**Task**.
Throughout the listing below, show every line in which "Dress" occurs.

-- Opening Marker --

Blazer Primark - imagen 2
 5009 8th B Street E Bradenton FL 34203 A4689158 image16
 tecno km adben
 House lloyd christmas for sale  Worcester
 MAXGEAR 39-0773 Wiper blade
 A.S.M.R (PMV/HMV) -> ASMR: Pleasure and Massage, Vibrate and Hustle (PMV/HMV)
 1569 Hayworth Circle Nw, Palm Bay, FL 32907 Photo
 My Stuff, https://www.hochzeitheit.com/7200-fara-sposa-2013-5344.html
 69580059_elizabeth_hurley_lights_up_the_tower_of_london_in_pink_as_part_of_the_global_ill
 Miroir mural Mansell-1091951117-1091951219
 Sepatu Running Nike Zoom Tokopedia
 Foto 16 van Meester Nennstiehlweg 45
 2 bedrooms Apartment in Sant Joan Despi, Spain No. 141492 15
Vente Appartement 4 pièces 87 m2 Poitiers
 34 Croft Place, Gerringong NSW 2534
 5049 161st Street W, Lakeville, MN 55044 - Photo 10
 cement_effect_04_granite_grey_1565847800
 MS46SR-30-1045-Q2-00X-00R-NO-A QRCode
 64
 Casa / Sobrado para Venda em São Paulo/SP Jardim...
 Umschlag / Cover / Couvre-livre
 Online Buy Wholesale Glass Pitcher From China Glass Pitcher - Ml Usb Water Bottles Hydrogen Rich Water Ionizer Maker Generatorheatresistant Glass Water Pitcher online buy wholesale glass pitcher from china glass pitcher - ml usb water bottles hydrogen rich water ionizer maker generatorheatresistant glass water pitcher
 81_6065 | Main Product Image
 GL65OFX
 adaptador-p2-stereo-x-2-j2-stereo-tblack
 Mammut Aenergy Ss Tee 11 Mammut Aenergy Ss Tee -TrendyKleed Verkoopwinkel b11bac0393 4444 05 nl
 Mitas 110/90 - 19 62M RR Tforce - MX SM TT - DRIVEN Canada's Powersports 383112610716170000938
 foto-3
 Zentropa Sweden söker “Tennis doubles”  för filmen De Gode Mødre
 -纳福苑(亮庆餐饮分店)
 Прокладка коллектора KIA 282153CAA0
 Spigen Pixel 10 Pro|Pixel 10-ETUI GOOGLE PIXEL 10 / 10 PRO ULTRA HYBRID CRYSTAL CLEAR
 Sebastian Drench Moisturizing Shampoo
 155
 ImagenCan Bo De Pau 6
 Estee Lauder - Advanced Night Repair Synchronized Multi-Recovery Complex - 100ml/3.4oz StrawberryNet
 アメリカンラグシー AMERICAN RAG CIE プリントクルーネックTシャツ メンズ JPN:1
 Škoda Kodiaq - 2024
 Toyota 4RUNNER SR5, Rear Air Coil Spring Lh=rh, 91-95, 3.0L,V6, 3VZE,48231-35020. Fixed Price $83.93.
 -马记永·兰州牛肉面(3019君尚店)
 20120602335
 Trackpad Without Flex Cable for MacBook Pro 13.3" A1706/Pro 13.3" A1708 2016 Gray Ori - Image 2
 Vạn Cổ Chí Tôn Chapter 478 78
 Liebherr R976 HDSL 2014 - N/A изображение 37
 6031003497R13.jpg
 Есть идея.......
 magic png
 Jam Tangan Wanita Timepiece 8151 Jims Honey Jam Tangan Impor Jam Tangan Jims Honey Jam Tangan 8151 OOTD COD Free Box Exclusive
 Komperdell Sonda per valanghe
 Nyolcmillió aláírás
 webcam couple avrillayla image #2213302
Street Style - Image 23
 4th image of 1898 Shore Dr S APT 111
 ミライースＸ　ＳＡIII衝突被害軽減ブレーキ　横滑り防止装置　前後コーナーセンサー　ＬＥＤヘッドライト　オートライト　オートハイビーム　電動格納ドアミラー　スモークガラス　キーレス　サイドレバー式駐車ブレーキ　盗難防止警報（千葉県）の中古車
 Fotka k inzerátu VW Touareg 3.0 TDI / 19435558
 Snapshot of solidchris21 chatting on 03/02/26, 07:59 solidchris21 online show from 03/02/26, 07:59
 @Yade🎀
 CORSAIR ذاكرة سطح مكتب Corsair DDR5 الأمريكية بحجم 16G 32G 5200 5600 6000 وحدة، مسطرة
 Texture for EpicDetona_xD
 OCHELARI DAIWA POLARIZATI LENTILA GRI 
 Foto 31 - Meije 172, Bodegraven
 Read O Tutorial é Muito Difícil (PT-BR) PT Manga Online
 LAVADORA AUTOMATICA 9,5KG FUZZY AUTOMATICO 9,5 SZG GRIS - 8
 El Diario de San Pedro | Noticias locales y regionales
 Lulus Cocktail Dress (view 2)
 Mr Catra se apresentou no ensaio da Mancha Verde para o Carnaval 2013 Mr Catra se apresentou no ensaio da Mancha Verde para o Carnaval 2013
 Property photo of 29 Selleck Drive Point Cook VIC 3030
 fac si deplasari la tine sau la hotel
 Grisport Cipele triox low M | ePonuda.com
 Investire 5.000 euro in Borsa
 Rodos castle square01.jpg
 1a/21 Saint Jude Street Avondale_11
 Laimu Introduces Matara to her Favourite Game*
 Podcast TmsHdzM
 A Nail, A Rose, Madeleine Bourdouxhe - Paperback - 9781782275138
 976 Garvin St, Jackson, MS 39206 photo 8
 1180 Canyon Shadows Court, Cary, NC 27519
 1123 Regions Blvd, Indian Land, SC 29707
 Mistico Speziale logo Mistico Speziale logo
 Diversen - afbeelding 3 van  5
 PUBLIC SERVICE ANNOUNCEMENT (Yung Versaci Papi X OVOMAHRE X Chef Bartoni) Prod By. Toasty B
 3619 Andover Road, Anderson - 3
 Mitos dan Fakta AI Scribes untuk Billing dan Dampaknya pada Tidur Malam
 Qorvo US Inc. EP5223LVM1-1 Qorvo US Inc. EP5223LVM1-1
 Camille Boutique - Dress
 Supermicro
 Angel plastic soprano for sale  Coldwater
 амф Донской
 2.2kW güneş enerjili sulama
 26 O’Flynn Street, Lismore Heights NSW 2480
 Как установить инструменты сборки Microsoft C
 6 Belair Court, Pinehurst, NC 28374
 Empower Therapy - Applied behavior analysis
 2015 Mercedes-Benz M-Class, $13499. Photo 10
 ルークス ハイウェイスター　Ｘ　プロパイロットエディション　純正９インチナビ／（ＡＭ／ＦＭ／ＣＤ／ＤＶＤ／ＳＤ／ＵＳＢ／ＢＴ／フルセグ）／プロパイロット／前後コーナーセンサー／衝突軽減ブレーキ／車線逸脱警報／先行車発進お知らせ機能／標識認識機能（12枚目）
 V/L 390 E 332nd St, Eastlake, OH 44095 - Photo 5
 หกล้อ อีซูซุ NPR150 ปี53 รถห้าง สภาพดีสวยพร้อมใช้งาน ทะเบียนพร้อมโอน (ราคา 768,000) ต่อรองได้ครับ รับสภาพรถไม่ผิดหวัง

-- Closing Marker --

**Result**.
 Lulus Cocktail Dress (view 2)
 Camille Boutique - Dress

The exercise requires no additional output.